Aus DER RABE RALF November 1999
Durch die Beratung mit Experten und das Studium von Literatur über mögliche Rechtsformen, insbesondere der Genossenschaft, wurde uns die Hauptschwierigkeit bei der Gründung einer Genossenschaft deutlich: die Gründungsprüfung durch und die Aufnahme in den Genossenschaftsverband und die damit verbundene Eintragung in das Genossenschaftsregister. Aus diesem Grund strebten wir zunächst die Rechtsform der GmbH / Verein als Notlösung und Ausweg an.
Wir wollten diese Rechtsform so stark mit genossenschaftlichem Inhalt füllen, daß der Übergang später dann fließend sein könnte. Nach intensiven Beratungen durch Experten haben wir uns dann endgültig für die Genossenschaft entschieden. Diese Entscheidung beruhte darauf, daß unserer Überzeugung nach die angesprochenen formalen Hauptschwierigkeiten auf der Grundlage eines realistischen wirtschaftlichen Konzepts überwunden werden können. Sie entspricht den Zielsetzungen der Gründungsmitglieder, ist billiger als eine GmbH und erleichtert den Ein- und Austritt der Mitglieder.
Vorgründungsphase
Am Anfang standen die Idee und die Bereitschaft einer Gruppe von sieben Menschen, Mitglied in einer Genossenschaft zu werden.

-*-*-

_AUFGABE:_
Kopiere bitte aus dem Text über die Genossenschaftsgründung wortgetreu den Abschnitt, der bei „Wir wollten diese“ beginnt und nach „Austritt der Mitglieder.“ endet.

Einträge im Datensatz

-*-*-

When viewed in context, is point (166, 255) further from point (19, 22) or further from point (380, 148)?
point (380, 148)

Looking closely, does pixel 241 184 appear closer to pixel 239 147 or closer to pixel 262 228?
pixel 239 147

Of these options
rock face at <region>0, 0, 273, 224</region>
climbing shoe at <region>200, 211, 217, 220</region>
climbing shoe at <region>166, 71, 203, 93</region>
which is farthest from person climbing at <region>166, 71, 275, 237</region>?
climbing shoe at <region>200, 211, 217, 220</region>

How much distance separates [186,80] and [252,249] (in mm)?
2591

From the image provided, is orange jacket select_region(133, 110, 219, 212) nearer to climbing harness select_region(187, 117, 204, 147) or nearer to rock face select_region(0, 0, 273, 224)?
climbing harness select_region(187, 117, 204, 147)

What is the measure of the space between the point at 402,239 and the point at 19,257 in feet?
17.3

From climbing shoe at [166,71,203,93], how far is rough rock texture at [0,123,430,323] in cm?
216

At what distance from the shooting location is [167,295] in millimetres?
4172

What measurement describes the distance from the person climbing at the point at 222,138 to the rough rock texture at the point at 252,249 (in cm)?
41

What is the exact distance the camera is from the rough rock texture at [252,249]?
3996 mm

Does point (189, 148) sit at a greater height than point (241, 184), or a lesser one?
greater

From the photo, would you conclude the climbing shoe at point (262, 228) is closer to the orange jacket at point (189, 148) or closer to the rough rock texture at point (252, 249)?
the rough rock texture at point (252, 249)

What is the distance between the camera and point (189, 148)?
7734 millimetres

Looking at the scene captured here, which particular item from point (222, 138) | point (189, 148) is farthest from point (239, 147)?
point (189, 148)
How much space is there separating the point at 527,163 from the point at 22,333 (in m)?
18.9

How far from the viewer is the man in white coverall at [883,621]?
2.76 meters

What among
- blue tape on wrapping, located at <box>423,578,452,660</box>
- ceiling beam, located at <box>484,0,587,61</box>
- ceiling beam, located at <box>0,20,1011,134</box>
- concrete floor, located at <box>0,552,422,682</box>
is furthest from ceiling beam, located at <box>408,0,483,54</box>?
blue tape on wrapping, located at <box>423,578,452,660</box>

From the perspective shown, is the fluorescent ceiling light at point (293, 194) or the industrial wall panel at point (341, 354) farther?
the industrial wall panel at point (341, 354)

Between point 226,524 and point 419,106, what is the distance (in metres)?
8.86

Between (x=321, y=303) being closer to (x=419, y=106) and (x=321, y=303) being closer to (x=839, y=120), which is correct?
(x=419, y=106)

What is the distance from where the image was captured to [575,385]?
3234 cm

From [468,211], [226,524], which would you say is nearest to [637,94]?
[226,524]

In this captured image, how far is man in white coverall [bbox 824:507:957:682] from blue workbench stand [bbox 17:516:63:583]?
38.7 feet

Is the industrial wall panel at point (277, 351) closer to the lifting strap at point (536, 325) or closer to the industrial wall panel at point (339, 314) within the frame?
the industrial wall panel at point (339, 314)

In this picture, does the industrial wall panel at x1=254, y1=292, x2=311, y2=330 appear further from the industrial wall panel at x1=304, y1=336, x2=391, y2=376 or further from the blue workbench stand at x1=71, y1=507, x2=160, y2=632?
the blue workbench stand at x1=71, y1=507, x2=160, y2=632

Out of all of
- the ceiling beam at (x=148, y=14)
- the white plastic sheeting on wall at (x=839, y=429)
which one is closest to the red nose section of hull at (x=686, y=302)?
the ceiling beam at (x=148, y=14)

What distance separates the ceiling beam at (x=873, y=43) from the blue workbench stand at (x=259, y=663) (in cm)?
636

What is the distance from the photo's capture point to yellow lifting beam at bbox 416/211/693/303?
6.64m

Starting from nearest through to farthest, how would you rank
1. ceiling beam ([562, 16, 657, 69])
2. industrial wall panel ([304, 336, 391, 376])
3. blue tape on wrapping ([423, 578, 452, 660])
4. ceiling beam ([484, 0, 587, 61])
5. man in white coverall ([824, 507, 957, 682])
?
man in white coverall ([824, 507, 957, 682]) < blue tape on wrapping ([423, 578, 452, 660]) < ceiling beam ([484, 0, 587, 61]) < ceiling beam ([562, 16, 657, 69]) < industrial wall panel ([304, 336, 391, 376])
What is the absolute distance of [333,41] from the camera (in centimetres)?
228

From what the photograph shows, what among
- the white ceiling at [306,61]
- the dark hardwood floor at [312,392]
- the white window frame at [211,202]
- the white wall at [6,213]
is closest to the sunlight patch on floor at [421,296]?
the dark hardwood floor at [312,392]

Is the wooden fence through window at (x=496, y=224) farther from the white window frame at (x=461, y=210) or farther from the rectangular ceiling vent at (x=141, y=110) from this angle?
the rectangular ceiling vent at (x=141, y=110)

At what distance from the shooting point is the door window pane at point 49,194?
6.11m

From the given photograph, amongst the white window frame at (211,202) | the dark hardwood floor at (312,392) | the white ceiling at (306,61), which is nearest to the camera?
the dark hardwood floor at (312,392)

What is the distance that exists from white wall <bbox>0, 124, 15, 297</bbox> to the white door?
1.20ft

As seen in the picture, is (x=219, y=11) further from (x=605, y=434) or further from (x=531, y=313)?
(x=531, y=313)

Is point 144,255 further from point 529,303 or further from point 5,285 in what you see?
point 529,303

-*-*-

_ERGEBNIS:_
Wir wollten diese Rechtsform so stark mit genossenschaftlichem Inhalt füllen, daß der Übergang später dann fließend sein könnte. Nach intensiven Beratungen durch Experten haben wir uns dann endgültig für die Genossenschaft entschieden. Diese Entscheidung beruhte darauf, daß unserer Überzeugung nach die angesprochenen formalen Hauptschwierigkeiten auf der Grundlage eines realistischen wirtschaftlichen Konzepts überwunden werden können. Sie entspricht den Zielsetzungen der Gründungsmitglieder, ist billiger als eine GmbH und erleichtert den Ein- und Austritt der Mitglieder.